阻塞方法:                       

waitingTimeElapsed = !moreMemory.await(remainingTimeToBlockNs, TimeUnit.NANOSECONDS);

还支持部分内存申请

 // we'll need to allocate memory, but we may only get

 // part of what we need on this iteration

freeUp(size - accumulated);

int got = (int) Math.min(size - accumulated, this.availableMemory);

this.availableMemory -= got;

accumulated += got;

自己申请完毕后,将自己从waiters中移除,并通知下个排队的人进入,很“友好”,

// remove the condition for this thread to let the next thread

                // in line start getting memory

                Condition removed = this.waiters.removeFirst();

                if (removed != moreMemory)

                    throw new IllegalStateException("Wrong condition: this shouldn't happen.");

 

                // signal any additional waiters if there is more memory left

                // over for them

                if (this.availableMemory > 0 || !this.free.isEmpty()) {

                    if (!this.waiters.isEmpty())

                        this.waiters.peekFirst().signal();

                }

最后释放锁,至此整个申请过程完毕。

 

接下来我们看释放内存的方法deallocate

 

/**
     * Return buffers to the pool. If they are of the poolable size add them to the free list, otherwise just mark the
     * memory as free.
     * 
     * @param buffer The buffer to return
     * @param size The size of the buffer to mark as deallocated, note that this maybe smaller than buffer.capacity
     *             since the buffer may re-allocate itself during in-place compression
     */
    public void deallocate(ByteBuffer buffer, int size) {
        lock.lock();
        try {
            if (size == this.poolableSize && size == buffer.capacity()) {
                buffer.clear();
                this.free.add(buffer);
            } else {
                this.availableMemory += size;
            }
            Condition moreMem = this.waiters.peekFirst();
            if (moreMem != null)
                moreMem.signal();
        } finally {
            lock.unlock();
        }
    }

 代码很简单,如果是缓存池缓存队列规格大小的缓存,则直接入队列,否则,对availableMemory扩容,最后唤醒队列的第一个“同学”,去 拿内存吧,这就是整个释放的逻辑。

 

    整个BufferPool到此学习完毕,BufferPool的核心作用就是管理kafka producer端的异步发送缓存区的内存申请和释放,设计的优劣直接决定了Kafka producer端的可用性。其中对poolableSize的Bytebuffer进行cached和利用deque保证公平性的设计,都值得我们借鉴和学习。

(任务目标)
a – 根据 Kafka BufferPool 一文回答:
(i) 在 deallocate 方法中,缓冲区须满足什么条件才会被加入 free 队列?
(ii) 从 waiters 中移除的 Condition 与 moreMemory 不一致时,会抛出哪种异常?
(iii) 文中认为 BufferPool 的核心作用是什么?
b – 接着 Kafka BufferPool 一文的最后一句往下续写。
这些记录出自另一来源。

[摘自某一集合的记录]
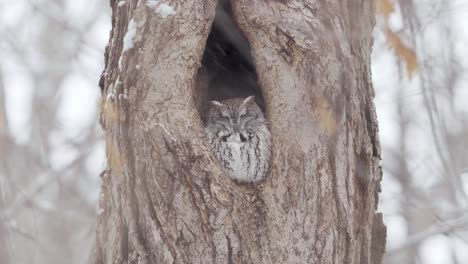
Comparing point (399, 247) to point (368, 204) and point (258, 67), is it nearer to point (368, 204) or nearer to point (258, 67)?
point (368, 204)

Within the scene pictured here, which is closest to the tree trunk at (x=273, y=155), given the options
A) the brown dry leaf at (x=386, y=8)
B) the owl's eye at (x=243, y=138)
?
the brown dry leaf at (x=386, y=8)

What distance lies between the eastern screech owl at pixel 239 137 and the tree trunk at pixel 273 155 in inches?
16.6

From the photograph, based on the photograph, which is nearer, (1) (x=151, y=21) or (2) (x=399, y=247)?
(1) (x=151, y=21)

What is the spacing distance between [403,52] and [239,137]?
4.63 ft

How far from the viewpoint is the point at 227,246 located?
329 centimetres

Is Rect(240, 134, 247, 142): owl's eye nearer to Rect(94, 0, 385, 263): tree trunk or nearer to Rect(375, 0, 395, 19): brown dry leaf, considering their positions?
Rect(94, 0, 385, 263): tree trunk

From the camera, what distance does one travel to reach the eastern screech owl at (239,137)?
12.7 ft

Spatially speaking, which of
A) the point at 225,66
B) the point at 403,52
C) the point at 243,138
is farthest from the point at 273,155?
the point at 225,66

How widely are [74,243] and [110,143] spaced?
9.73ft

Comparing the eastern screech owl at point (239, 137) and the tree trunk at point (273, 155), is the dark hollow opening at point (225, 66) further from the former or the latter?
the tree trunk at point (273, 155)

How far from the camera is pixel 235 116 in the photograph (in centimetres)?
434

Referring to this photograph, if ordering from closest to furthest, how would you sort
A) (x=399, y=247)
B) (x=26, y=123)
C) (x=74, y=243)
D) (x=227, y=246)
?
(x=227, y=246) → (x=399, y=247) → (x=74, y=243) → (x=26, y=123)

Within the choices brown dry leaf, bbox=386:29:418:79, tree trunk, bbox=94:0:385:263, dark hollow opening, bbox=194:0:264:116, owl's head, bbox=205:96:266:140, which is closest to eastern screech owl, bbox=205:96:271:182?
owl's head, bbox=205:96:266:140

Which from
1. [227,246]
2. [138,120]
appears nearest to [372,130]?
[227,246]
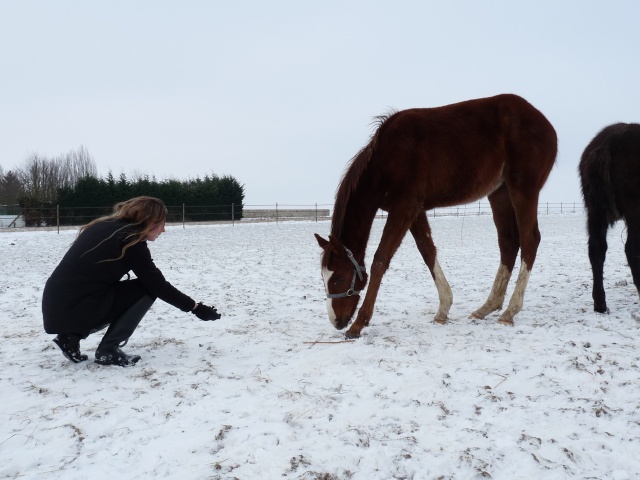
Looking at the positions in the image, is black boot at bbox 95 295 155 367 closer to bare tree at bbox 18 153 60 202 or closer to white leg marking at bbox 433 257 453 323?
white leg marking at bbox 433 257 453 323

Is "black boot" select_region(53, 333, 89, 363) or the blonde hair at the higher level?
the blonde hair

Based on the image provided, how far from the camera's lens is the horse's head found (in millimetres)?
4004

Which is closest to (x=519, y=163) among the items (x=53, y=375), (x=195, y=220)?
(x=53, y=375)

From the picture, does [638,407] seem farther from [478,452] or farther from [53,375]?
[53,375]

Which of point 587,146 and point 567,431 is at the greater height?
point 587,146

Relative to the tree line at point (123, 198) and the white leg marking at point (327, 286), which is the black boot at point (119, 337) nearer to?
the white leg marking at point (327, 286)

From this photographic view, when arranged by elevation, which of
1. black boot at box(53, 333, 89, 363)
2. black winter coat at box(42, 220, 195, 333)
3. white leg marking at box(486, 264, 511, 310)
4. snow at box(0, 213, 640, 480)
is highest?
black winter coat at box(42, 220, 195, 333)

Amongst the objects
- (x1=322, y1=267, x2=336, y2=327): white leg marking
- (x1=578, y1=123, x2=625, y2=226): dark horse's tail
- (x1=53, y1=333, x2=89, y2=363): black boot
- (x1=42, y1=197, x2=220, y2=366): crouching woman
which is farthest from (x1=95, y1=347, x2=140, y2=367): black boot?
(x1=578, y1=123, x2=625, y2=226): dark horse's tail

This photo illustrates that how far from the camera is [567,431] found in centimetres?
222

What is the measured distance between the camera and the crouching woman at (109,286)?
3.25m

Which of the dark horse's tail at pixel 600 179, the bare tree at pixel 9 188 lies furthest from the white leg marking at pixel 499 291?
the bare tree at pixel 9 188

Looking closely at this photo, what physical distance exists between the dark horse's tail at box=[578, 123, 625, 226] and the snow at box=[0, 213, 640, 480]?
3.47 ft

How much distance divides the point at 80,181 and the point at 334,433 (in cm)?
3319

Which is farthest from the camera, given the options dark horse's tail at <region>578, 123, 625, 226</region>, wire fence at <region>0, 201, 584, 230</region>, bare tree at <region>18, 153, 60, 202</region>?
bare tree at <region>18, 153, 60, 202</region>
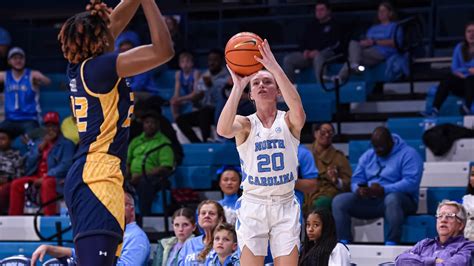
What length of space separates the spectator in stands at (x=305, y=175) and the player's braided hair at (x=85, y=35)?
4.07 meters

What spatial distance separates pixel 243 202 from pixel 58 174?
15.5ft

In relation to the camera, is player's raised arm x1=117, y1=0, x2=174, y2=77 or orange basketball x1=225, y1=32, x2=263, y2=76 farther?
orange basketball x1=225, y1=32, x2=263, y2=76

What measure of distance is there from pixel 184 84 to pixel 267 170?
6390 mm

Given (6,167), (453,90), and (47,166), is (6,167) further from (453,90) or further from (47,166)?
(453,90)

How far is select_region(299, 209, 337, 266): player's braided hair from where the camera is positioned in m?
7.36

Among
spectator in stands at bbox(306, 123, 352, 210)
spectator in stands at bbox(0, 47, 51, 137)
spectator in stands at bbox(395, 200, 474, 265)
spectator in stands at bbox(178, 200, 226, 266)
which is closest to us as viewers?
spectator in stands at bbox(395, 200, 474, 265)

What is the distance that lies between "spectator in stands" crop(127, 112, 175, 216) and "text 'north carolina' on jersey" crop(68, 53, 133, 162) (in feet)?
17.1

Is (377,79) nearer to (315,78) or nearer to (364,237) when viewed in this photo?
(315,78)

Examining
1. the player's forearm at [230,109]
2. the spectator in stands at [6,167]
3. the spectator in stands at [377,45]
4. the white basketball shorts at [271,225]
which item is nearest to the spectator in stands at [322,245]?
the white basketball shorts at [271,225]

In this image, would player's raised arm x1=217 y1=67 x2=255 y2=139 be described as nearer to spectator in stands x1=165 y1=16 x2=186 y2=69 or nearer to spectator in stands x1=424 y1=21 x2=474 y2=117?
spectator in stands x1=424 y1=21 x2=474 y2=117

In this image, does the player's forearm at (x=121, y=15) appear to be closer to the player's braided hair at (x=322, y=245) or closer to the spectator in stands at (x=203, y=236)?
the player's braided hair at (x=322, y=245)

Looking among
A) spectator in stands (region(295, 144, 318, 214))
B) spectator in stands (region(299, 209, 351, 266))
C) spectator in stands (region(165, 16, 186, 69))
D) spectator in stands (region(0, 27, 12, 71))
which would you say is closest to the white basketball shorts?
spectator in stands (region(299, 209, 351, 266))

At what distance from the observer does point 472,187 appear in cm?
845

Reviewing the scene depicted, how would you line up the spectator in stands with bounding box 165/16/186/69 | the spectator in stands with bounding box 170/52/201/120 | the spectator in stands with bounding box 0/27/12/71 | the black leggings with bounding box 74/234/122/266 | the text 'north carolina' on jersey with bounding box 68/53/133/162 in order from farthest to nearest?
1. the spectator in stands with bounding box 0/27/12/71
2. the spectator in stands with bounding box 165/16/186/69
3. the spectator in stands with bounding box 170/52/201/120
4. the text 'north carolina' on jersey with bounding box 68/53/133/162
5. the black leggings with bounding box 74/234/122/266
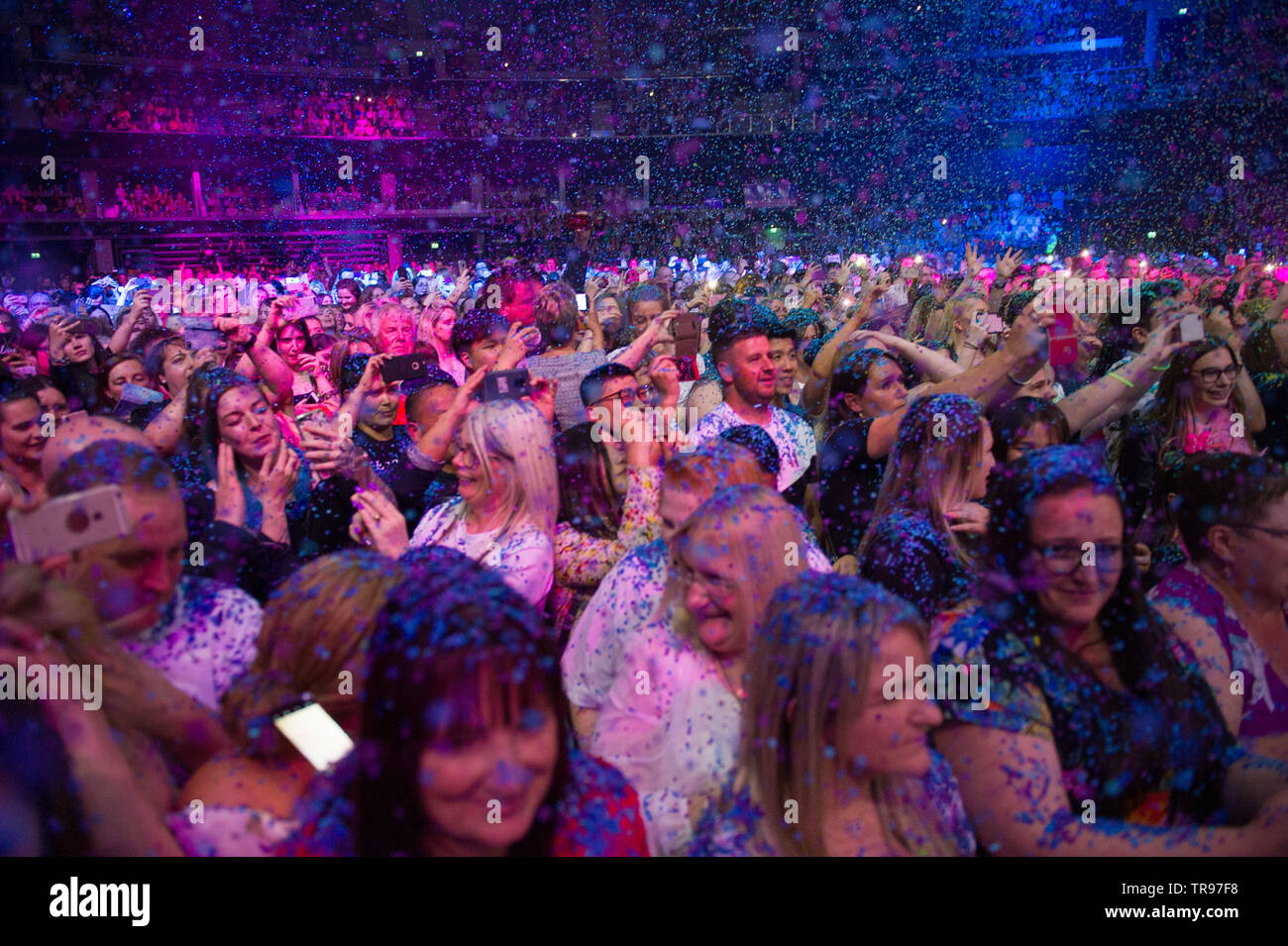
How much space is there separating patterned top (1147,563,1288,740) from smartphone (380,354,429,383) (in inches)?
93.0

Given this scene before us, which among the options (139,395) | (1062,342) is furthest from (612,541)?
(139,395)

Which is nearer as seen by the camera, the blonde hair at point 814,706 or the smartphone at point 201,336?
the blonde hair at point 814,706

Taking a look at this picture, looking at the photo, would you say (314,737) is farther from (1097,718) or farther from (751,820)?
(1097,718)

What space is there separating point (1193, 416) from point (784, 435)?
1.35 m

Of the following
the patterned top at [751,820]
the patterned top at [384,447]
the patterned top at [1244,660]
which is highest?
the patterned top at [384,447]

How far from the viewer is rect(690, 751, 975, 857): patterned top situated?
1.36 metres

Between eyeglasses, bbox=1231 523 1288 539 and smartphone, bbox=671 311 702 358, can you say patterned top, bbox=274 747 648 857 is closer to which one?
eyeglasses, bbox=1231 523 1288 539

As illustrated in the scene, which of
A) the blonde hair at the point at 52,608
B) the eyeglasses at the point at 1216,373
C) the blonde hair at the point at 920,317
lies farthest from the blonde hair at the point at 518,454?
the blonde hair at the point at 920,317

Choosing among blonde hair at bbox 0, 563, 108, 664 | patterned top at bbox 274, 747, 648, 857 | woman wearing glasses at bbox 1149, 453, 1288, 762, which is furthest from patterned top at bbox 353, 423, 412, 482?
woman wearing glasses at bbox 1149, 453, 1288, 762

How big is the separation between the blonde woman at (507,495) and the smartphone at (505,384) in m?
0.35

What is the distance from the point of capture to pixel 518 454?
223 centimetres

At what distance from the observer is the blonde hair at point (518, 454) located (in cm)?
223

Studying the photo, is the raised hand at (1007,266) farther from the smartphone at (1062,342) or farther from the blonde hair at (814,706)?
the blonde hair at (814,706)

(依序结果)
a –
(i) size 等于 poolableSize,且等于 buffer.capacity()。
(ii) IllegalStateException。
(iii) 管理 Kafka producer 端异步发送缓存区的内存申请和释放。

b –
2. ProducerInterceptors &&  ProducerInterceptor

    

public ProducerInterceptors(List<ProducerInterceptor<K, V>> interceptors) {
        this.interceptors = interceptors;
    }

 

 

     其实ProducerInterceptors 可以看作是ProducerInterceptor的包装,构造函数就是传入一个ProducerInterceptor的列表,然后依次调用。这里我们重点关注ProducerInterceptor接口

先看代码

    public ProducerRecord<K, V> onSend(ProducerRecord<K, V> record);
    public void onAcknowledgement(RecordMetadata metadata, Exception exception);
    public void close();

 

 

总共的api就是三个,onSend在KafkaProducer#send方法调用时调用,并且在key和value进行序列化以及parition指定之前调用,需要注意onSend方法的返回是ProducerRecord,通过这点可以判断ProducerInterceptor应该是支持拦截链的,并且可以对ProducerRecord进行拦截修改哦吐舌头;onAcknowledgement在服务器接收到结果的时候(This method is called when the record sent to the server has been acknowledged, or when sending the record fails before

     * it gets sent to the server.);close是在interceptor关闭的时候。

可以通过在配置KafkaProducer的时候使用如下代码启用

properties.put(ProducerConfig.INTERCEPTOR_CLASSES_CONFIG,
				"org.zh.kafka_study.producerpart.KafkaProducerSendInterceptor");

 这个功能我很喜欢,尤其是在二次开发后和spring在集成的时候很有用,具体的好处大家可以在实践中去体会。

 

3. Partitioner && DefaultPartitioner

partitioner是producer实现消息分区分发的核心接口,kafkaProducer在每次调用send方法的时候,会首先调用partition方法,如果在发送的时候指定了分区,则使用指定的分区,否则,调用partitioner接口获取当前消息要发放的分区,这就是producer的分区策略,具体可以看代码

 /**
     * computes partition for given record.
     * if the record has partition returns the value otherwise
     * calls configured partitioner class to compute the partition.
     */
    private int partition(ProducerRecord<K, V> record, byte[] serializedKey , byte[] serializedValue, Cluster cluster) {
        Integer partition = record.partition();
        if (partition != null) {
            List<PartitionInfo> partitions = cluster.partitionsForTopic(record.topic());
            int lastPartition = partitions.size() - 1;
            // they have given us a partition, use it
            if (partition < 0 || partition > lastPartition) {
                throw new IllegalArgumentException(String.format("Invalid partition given with record: %d is not in the range [0...%d].", partition, lastPartition));
            }
            return partition;
        }
        return this.partitioner.partition(record.topic(), record.key(), serializedKey, record.value(), serializedValue,
            cluster);
    }

 这个在上一篇博客中已经讲到了,这里就不讲了。这里我们还是关注partitioner接口和kafkaProducer提供的默认实现。

先看partition接口

/**
 * Partitioner Interface
 */

public interface Partitioner extends Configurable {

    /**
     * Compute the partition for the given record.
     *
     * @param topic The topic name
     * @param key The key to partition on (or null if no key)
     * @param keyBytes The serialized key to partition on( or null if no key)
     * @param value The value to partition on or null
     * @param valueBytes The serialized value to partition on or null
     * @param cluster The current cluster metadata
     */
    public int partition(String topic, Object key, byte[] keyBytes, Object value, byte[] valueBytes, Cluster cluster);

    /**
     * This is called when partitioner is closed.
     */
    public void close();

}

 

 核心就是partition方法,根据topic和key,value以及集群的相关信息,返回计算出来的分区number。

接下来我们再关注默认的实现,先看代码

/**
     * Compute the partition for the given record.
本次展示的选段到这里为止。